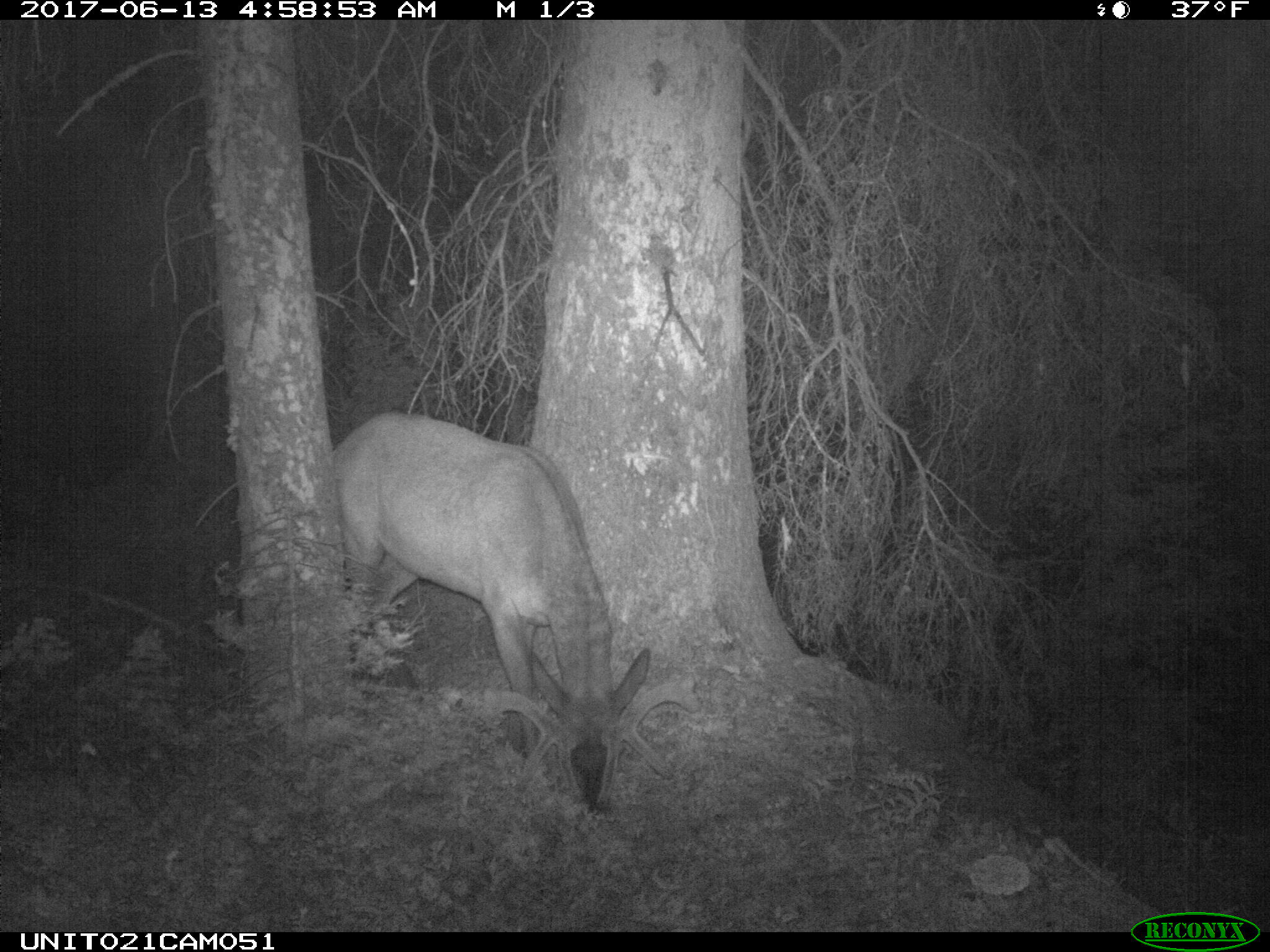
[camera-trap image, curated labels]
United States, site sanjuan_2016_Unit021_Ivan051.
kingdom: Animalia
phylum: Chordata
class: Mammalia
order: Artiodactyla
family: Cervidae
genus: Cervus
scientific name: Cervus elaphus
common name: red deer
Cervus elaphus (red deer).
---+---
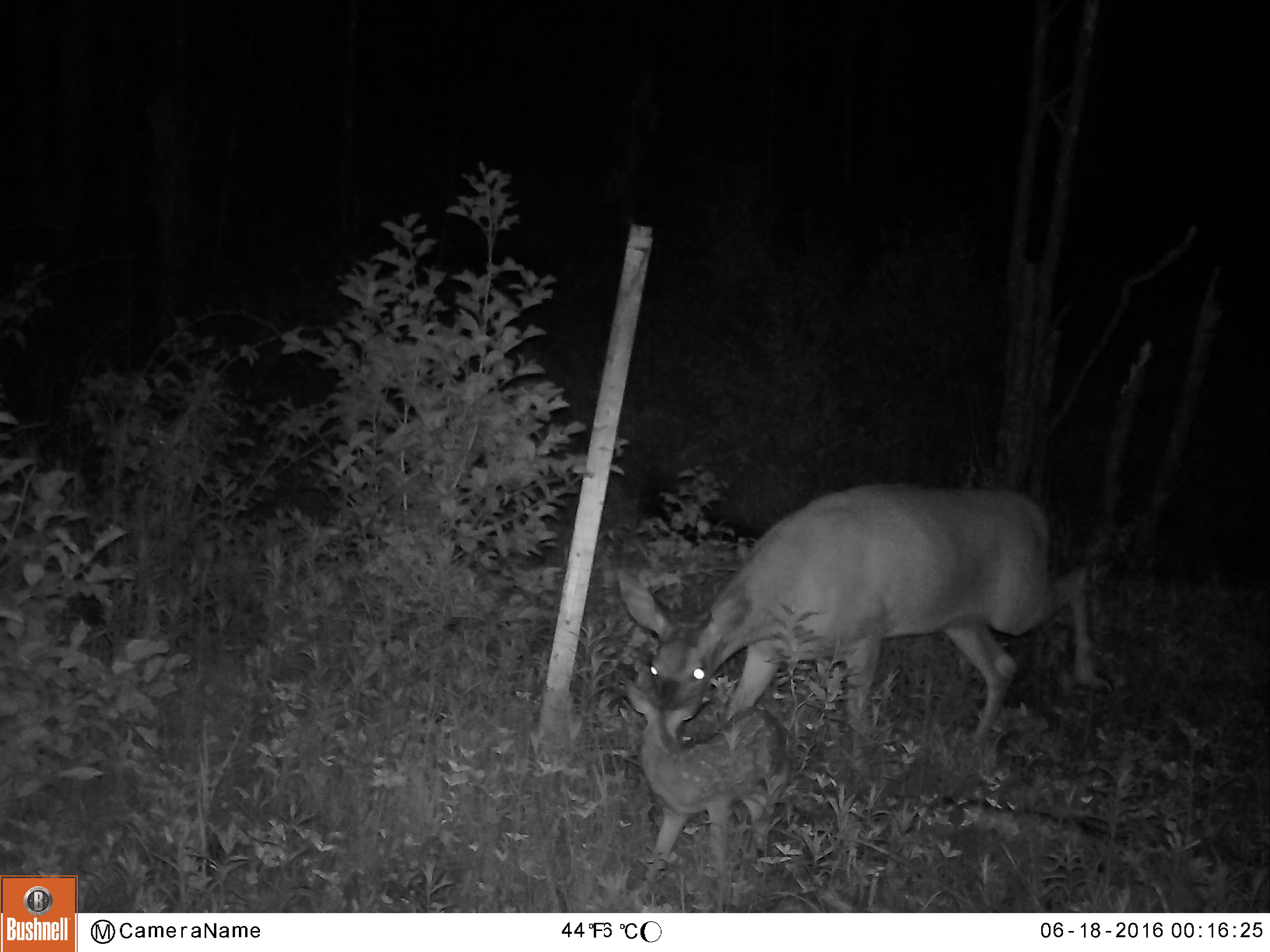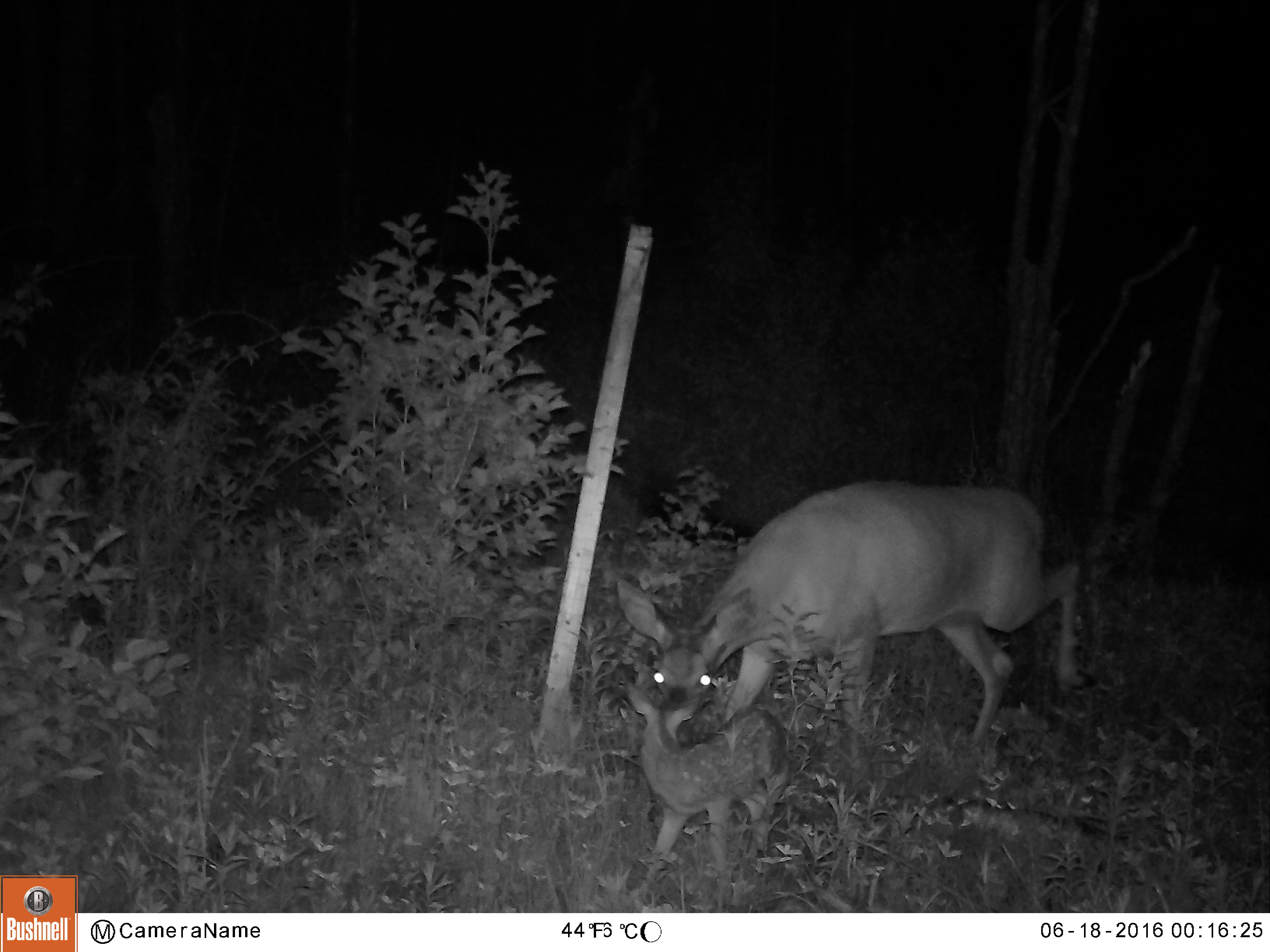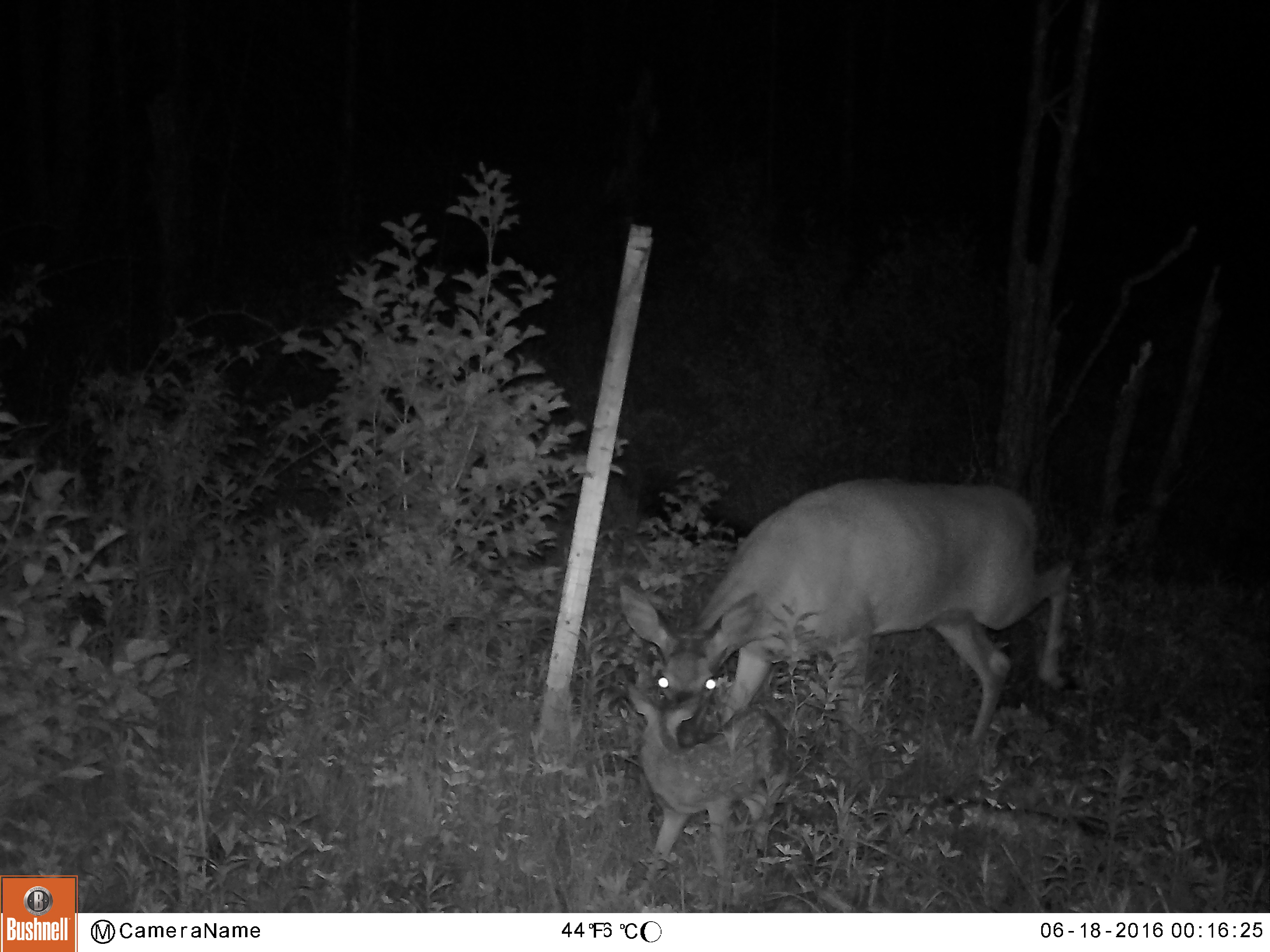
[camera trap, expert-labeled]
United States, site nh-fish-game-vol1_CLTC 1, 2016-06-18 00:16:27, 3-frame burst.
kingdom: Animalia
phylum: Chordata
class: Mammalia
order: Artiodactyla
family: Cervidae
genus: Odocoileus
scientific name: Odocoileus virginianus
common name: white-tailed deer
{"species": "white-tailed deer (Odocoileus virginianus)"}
---+---
What is expected: Among the lines above, find those holding "States" and copy each one.

Output for this task:
United States, site sanjuan_2016_Unit021_Ivan051.
United States, site nh-fish-game-vol1_CLTC 1, 2016-06-18 00:16:27, 3-frame burst.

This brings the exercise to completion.